RECORDS SUPPLIED:
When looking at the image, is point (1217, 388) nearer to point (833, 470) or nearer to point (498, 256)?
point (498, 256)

* * *

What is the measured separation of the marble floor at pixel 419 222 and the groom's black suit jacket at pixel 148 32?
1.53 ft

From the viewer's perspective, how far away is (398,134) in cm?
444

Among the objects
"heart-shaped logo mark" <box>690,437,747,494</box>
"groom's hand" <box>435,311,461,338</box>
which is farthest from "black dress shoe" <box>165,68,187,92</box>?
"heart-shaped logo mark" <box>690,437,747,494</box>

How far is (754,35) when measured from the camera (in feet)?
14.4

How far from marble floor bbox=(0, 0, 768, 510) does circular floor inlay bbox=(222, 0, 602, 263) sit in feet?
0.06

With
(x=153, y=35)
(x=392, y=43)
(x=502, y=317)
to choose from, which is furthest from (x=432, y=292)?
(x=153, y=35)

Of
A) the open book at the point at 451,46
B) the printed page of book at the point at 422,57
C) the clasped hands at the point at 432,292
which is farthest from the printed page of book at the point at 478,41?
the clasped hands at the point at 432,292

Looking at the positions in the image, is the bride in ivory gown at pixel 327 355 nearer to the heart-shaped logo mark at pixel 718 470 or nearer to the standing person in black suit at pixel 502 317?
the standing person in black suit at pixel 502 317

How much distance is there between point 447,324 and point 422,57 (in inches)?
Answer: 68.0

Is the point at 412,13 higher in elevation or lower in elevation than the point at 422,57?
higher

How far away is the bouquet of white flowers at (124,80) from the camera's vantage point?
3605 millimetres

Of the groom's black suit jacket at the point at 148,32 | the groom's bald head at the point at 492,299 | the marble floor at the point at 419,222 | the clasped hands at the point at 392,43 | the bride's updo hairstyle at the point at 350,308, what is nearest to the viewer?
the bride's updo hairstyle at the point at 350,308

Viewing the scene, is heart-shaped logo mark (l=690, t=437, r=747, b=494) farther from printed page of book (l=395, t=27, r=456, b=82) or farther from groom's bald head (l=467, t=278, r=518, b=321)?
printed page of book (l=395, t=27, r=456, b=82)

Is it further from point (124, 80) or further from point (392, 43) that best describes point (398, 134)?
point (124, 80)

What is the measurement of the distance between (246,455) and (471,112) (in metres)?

==

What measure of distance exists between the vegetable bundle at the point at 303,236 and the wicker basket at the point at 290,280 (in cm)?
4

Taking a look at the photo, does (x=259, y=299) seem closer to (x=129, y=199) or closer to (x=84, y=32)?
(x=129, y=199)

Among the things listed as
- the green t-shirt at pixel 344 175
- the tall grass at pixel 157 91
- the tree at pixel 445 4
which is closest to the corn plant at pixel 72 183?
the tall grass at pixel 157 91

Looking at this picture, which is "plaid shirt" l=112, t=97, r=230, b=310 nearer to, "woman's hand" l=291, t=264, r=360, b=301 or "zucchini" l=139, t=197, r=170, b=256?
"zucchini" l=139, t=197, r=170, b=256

THE TASK: Reproduce the records from the line containing "How far away is the" through the line containing "What is the measurement", inclusive, substituting "bunch of white roses" for "bouquet of white flowers" and changing nothing else.

RESULT FOR THIS EXERCISE:
How far away is the bunch of white roses at (124,80) from the camera's vantage point?
3605 millimetres

Of the groom's black suit jacket at the point at 148,32 | the groom's bald head at the point at 492,299 | the marble floor at the point at 419,222 | the clasped hands at the point at 392,43 | the bride's updo hairstyle at the point at 350,308, what is nearest to the viewer?
the bride's updo hairstyle at the point at 350,308

Viewing the scene, is heart-shaped logo mark (l=690, t=437, r=747, b=494) farther from printed page of book (l=395, t=27, r=456, b=82) or farther from groom's bald head (l=467, t=278, r=518, b=321)?
printed page of book (l=395, t=27, r=456, b=82)

Is it further from point (124, 80) or further from point (392, 43) that best describes point (398, 134)?
point (124, 80)

What is the measurement of the distance between (246,455) and (471,112) (in metres)?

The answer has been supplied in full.